Almanacco del Cinturino

Luminescenza notturna

La luminescence nocturne des montres-bracelets a cessé d'être une question de chimie dangereuse au début des années 1950, quand le radium a cédé la place aux matériaux photoluminescents d'abord, puis à l'alliance entre l'aluminate de strontium et les liants organiques que nous connaissons aujourd'hui sous le nom de Super-LumiNova. Le principe physique est resté identique : un matériau absorbe des photons lors de l'exposition à la lumière, les stocke dans sa structure cristalline et les libère progressivement dans l'obscurité sous forme de photoluminescence visible. Tout le reste change : pas de radioactivité, pas de dégradation irréversible du matériau, pas de risque pour ceux qui fabriquent ou portent la montre.

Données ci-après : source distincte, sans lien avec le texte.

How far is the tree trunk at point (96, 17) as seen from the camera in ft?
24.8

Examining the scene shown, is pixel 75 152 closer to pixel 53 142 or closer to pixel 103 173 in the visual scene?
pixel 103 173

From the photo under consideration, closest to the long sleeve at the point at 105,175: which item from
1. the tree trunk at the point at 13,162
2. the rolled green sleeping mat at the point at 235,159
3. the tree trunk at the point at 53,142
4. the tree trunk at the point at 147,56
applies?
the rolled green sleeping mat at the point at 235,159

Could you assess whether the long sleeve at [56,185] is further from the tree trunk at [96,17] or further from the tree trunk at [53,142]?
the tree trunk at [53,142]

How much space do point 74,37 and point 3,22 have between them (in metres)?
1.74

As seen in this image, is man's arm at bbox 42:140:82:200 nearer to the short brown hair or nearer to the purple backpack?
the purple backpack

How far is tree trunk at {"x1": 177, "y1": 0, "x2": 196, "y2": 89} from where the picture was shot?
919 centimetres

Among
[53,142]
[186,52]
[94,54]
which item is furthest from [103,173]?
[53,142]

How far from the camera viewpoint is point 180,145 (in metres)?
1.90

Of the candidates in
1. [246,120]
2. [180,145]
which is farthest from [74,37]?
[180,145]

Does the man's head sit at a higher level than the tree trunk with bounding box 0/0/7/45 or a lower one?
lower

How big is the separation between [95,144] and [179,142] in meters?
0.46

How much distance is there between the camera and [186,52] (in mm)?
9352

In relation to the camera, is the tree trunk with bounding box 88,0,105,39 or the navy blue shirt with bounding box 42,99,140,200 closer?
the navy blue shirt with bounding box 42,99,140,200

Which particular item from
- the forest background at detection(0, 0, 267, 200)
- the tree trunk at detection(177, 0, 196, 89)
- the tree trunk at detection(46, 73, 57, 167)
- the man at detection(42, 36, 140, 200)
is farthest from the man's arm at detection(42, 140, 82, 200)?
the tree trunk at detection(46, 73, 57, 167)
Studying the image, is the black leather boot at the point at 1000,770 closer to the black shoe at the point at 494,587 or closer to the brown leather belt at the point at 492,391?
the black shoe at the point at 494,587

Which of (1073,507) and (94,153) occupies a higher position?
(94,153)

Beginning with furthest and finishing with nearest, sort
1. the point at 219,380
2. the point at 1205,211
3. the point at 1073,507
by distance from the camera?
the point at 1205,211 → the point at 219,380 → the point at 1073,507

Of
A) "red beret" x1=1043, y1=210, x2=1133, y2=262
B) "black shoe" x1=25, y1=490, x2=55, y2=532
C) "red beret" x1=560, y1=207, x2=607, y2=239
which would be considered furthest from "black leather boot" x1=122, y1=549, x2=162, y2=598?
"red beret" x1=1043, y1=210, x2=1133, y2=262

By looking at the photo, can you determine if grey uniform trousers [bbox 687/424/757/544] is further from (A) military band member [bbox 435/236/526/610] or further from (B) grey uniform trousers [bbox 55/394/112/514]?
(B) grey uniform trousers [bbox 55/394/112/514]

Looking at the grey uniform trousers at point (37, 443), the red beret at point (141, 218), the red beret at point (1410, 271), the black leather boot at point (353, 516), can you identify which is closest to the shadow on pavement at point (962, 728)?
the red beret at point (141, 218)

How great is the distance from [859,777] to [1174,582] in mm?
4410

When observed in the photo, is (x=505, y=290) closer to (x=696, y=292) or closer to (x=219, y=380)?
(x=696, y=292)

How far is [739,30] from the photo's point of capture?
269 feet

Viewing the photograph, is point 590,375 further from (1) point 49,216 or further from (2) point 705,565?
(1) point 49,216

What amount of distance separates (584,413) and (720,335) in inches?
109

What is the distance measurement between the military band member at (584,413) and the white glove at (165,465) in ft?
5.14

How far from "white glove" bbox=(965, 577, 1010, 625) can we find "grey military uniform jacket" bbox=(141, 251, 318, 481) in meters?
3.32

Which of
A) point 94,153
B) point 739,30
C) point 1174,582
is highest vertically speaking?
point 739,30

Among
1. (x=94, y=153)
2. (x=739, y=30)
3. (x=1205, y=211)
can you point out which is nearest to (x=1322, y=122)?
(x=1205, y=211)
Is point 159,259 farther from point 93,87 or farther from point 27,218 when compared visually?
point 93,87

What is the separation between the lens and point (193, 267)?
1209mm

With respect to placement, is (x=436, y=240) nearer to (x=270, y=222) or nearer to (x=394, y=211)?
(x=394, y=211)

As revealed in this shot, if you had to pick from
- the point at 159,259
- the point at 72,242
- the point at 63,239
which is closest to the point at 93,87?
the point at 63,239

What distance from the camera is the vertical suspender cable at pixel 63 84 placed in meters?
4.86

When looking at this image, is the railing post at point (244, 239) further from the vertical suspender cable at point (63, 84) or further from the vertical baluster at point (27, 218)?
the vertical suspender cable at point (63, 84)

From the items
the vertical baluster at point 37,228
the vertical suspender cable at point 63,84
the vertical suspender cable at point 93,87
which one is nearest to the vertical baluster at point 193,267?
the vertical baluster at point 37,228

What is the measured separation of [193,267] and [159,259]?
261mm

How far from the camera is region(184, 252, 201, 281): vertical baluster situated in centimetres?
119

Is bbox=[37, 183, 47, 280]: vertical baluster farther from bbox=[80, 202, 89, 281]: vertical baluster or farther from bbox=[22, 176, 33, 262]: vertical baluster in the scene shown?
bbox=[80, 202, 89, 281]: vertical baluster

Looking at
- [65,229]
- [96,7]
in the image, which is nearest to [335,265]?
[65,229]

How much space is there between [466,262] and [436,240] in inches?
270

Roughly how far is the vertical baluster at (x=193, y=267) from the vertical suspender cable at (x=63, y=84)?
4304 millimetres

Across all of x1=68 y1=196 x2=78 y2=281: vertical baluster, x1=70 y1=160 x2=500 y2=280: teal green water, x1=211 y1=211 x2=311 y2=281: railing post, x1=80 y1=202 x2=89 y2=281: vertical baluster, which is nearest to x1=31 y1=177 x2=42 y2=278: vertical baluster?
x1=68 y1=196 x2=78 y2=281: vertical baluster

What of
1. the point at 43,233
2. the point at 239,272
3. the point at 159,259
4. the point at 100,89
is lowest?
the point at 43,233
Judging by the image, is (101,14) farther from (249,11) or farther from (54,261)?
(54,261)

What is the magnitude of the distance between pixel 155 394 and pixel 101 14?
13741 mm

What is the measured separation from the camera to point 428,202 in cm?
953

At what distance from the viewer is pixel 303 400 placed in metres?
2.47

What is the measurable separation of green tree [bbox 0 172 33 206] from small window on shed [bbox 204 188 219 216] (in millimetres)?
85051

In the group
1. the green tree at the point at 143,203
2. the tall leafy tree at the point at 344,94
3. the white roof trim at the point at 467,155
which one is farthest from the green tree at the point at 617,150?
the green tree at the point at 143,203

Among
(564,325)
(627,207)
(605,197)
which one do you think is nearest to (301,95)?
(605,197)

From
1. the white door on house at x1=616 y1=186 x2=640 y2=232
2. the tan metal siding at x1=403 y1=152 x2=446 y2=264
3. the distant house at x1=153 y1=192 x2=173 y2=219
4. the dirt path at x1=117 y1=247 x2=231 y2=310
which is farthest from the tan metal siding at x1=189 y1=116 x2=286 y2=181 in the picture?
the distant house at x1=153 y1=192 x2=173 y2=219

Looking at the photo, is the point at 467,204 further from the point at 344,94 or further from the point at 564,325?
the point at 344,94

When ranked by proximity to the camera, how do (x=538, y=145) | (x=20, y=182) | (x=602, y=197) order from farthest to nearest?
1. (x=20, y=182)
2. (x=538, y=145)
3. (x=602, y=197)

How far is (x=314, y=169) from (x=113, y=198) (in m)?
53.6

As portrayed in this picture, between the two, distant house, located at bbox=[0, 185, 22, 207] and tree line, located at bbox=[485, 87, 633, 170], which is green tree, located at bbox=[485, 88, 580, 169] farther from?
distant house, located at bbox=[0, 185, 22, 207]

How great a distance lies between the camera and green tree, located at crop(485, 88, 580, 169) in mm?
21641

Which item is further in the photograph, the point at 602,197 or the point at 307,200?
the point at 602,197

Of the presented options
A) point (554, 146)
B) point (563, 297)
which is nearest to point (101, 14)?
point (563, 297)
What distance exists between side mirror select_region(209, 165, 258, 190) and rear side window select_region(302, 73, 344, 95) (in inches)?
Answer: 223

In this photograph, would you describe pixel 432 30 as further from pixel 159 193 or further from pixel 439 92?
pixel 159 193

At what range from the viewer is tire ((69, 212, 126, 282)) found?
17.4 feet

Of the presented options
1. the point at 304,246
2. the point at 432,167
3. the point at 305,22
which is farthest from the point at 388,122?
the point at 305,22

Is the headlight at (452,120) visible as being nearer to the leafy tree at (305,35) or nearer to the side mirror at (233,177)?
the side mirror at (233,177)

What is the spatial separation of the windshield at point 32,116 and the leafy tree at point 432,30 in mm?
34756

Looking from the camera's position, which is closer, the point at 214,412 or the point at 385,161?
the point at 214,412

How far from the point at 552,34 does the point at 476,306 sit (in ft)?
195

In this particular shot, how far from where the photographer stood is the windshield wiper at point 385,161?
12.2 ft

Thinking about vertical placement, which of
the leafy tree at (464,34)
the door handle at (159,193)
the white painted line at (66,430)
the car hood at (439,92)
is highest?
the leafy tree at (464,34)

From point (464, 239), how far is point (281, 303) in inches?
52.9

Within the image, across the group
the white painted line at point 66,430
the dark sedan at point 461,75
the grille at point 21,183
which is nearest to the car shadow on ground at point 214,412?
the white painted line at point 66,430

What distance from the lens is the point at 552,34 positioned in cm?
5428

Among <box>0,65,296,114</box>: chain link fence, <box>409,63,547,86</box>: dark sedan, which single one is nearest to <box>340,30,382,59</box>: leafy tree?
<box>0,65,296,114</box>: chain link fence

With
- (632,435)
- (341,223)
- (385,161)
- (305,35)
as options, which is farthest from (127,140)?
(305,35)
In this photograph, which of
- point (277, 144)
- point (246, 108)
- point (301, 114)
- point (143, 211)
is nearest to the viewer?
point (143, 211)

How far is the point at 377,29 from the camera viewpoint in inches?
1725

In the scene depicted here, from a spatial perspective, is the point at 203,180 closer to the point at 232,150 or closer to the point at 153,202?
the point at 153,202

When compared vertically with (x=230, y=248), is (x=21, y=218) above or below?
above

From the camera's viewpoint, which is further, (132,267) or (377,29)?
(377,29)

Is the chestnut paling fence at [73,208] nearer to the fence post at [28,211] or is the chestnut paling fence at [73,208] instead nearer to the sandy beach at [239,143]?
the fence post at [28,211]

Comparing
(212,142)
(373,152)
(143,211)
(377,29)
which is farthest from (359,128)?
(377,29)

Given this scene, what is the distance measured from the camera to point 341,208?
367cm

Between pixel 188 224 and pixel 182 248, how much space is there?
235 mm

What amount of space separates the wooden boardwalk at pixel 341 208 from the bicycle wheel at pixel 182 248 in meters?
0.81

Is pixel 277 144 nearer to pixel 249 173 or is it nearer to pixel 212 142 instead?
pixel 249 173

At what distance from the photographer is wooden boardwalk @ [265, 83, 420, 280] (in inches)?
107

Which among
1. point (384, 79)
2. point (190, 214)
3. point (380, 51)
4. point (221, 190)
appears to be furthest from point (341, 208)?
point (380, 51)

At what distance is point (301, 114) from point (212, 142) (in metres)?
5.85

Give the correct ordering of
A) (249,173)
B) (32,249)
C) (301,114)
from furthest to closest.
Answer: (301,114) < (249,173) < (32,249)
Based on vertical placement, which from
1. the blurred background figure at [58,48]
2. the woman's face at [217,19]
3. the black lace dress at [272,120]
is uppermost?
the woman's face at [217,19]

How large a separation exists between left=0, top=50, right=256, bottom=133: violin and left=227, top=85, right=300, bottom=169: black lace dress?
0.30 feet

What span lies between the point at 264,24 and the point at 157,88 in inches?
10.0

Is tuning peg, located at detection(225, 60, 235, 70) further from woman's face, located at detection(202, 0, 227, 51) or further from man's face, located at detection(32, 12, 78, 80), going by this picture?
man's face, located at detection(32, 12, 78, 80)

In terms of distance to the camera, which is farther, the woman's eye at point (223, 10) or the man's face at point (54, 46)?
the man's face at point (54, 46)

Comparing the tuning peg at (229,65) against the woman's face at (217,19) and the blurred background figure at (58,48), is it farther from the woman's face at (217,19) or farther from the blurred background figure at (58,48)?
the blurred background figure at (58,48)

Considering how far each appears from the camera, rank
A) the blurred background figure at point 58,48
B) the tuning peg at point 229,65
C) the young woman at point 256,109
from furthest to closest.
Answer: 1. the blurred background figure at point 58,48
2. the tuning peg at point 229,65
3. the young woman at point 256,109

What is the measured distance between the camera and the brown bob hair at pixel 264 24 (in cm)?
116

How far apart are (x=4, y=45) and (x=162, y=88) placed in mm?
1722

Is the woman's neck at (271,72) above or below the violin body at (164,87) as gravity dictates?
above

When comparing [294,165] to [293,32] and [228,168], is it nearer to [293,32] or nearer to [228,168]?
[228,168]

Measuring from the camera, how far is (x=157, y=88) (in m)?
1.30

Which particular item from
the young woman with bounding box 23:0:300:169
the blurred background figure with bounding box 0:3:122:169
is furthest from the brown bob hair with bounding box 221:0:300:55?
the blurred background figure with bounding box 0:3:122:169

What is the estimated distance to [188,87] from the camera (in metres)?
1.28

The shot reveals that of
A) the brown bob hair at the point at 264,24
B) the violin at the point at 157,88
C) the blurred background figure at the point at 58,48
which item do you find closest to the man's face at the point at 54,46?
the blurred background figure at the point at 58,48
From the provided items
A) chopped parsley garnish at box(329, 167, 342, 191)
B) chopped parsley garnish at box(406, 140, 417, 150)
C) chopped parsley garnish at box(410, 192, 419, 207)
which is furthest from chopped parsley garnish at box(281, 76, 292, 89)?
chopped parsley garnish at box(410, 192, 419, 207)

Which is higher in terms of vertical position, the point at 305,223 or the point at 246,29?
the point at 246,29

Super-LumiNova est une marque déposée de Nemoto & Co., mais dans le jargon technique, elle est devenue le nom commun de toute la catégorie. Les formulations se distinguent par leur désignation : C1 est la variante standard avec une émission vert intense, X1 est une formulation haute luminosité à durée prolongée, SLN (Super Luminous Noctilucent) est la désignation utilisée par Citizen pour sa propre version. Chromalight est le système propriétaire de Rolex, avec une émission bleue au lieu de verte, et une autonomie déclarée jusqu'à huit heures. Globolight est une autre formulation propriétaire, toujours à base d'aluminate de strontium mais avec un liant qui permet des applications plus épaisses sur les aiguilles. La différence pratique entre ces variantes concerne trois paramètres : l'intensité initiale, la durée d'émission et la couleur dans l'obscurité. La couleur à la lumière dépend du pigment ajouté : blanc, vert, jaune, bleu clair. La couleur dans l'obscurité dépend de l'activateur chimique utilisé dans le cristal.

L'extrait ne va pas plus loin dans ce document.